Hsieh PL, et al. Nutrients 2020.
Genistein, a soy-derived phytoestrogen, has been shown to exhibit anti-neoplastic activities in various cancers. Nevertheless, its effects on the elimination of tumor-initiating cells of head and neck cancer (HNC-TICs) remain unclear. Here, we investigated the inhibitory effect of genistein on HNC-TICs and potential mechanisms.
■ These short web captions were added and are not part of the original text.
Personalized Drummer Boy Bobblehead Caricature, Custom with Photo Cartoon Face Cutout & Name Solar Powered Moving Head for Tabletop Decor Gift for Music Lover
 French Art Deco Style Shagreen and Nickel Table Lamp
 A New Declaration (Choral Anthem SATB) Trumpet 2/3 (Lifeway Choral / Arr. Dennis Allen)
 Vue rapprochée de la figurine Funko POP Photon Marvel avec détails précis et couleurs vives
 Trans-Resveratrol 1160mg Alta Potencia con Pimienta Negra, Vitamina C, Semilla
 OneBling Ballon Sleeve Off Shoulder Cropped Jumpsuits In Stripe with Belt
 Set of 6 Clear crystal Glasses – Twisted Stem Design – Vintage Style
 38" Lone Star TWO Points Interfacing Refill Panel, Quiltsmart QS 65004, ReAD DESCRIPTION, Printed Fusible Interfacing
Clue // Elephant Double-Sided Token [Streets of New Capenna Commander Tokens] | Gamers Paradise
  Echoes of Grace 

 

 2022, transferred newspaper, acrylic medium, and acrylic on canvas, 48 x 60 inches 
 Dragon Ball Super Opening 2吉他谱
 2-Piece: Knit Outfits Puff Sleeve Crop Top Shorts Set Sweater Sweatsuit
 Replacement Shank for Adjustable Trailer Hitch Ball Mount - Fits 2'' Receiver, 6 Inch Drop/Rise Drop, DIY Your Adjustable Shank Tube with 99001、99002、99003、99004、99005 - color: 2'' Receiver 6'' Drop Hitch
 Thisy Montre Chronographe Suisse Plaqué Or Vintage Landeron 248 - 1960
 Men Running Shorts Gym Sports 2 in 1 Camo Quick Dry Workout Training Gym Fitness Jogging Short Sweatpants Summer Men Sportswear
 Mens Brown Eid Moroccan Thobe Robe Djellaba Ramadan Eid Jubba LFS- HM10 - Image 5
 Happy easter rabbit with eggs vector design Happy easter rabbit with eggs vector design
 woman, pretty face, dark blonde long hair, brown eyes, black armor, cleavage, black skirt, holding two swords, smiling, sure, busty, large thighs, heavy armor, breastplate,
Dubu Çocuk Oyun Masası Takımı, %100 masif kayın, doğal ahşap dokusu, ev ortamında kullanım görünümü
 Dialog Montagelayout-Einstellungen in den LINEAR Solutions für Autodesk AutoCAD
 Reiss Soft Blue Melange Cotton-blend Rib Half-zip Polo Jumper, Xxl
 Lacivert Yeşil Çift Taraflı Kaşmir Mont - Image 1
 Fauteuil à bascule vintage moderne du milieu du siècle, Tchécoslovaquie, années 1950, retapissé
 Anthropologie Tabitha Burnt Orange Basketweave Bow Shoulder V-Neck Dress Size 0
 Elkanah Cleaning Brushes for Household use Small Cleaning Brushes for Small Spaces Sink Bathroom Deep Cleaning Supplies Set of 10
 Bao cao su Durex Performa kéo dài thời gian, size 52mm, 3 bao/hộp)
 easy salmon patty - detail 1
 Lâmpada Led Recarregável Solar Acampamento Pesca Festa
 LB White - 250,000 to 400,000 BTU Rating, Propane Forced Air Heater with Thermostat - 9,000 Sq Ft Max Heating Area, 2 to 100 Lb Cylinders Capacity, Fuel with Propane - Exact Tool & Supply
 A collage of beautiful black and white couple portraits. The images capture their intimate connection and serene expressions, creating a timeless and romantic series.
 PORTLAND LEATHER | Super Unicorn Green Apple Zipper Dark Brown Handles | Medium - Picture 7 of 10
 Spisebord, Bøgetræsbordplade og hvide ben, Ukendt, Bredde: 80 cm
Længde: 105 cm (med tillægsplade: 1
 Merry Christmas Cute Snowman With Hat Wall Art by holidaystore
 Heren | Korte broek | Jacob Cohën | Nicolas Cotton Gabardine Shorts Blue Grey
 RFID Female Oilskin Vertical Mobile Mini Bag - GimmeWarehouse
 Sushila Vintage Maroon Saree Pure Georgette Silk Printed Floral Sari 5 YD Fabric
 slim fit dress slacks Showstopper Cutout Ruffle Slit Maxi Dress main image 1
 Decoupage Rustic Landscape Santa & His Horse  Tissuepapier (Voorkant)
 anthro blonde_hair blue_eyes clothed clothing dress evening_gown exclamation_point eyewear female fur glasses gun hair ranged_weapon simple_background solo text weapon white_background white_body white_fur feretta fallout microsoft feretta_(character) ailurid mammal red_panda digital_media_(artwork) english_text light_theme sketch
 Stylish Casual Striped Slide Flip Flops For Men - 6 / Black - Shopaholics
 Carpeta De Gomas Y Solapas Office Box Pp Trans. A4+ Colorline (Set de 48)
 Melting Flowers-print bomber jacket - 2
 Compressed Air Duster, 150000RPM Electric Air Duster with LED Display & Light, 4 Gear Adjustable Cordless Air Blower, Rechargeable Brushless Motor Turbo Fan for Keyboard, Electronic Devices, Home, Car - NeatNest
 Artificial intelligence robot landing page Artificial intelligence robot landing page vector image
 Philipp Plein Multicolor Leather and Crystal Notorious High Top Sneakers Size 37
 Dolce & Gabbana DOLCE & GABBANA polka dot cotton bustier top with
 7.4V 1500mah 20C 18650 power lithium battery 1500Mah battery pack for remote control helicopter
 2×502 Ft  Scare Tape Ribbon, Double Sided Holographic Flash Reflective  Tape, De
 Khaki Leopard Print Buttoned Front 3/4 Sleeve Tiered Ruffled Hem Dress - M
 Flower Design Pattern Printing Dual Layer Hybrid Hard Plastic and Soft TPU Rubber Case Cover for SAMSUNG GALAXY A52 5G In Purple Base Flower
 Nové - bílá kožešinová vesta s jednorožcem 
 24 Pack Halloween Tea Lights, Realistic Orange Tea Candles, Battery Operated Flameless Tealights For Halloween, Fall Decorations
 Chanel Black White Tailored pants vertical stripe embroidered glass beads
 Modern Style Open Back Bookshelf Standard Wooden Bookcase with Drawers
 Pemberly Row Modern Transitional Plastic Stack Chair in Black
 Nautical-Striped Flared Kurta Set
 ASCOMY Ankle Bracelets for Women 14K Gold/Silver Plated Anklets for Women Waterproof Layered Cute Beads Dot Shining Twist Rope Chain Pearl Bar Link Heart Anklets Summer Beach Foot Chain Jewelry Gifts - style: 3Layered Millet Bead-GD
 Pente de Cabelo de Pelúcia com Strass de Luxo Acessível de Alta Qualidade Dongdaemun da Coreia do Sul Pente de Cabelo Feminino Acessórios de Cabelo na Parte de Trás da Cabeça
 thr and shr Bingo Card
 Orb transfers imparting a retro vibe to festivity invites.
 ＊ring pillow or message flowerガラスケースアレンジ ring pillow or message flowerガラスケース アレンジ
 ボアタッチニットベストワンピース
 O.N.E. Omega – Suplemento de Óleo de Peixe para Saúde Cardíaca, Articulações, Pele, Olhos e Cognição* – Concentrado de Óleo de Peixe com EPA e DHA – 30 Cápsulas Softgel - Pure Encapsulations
Our results demonstrated that genistein lowered the proliferation of HNC-TICs by examining the percentage of ALDH1+ or CD44+ cells. Aside from the downregulation of
epithelial-mesenchymal transition (EMT) in HNC-TICs, genistein restricted their tumor propagating capacities in a dose-dependent fashion. Moreover, genistein potentiated cell death caused by three commonly used chemotherapeutic agents (doxorubicin, cisplatin, and 5-FU). Our findings proved that genistein induced ROS production through upregulation of miR-34a, leading to apoptosis in HNC-TICs. The genistein-elicited miR-34a reduced self-renewal, migration, invasion capacities and ALDH1 activity, which may be partly owing to the repression of EMT. Furthermore, we showed that RTCB was a novel target that was negatively regulated by miR-34a and involved in the tumor repressive effect of genistein. Besides, the in vivo study validated that genistein retarded tumor growth through the elevation of miR-34a and suppression of RTCB. These results suggested that genistein-induced miR-34a contributed to the ROS-associated apoptosis and diminished stemness properties via repression of RTCB in HNC-TICs.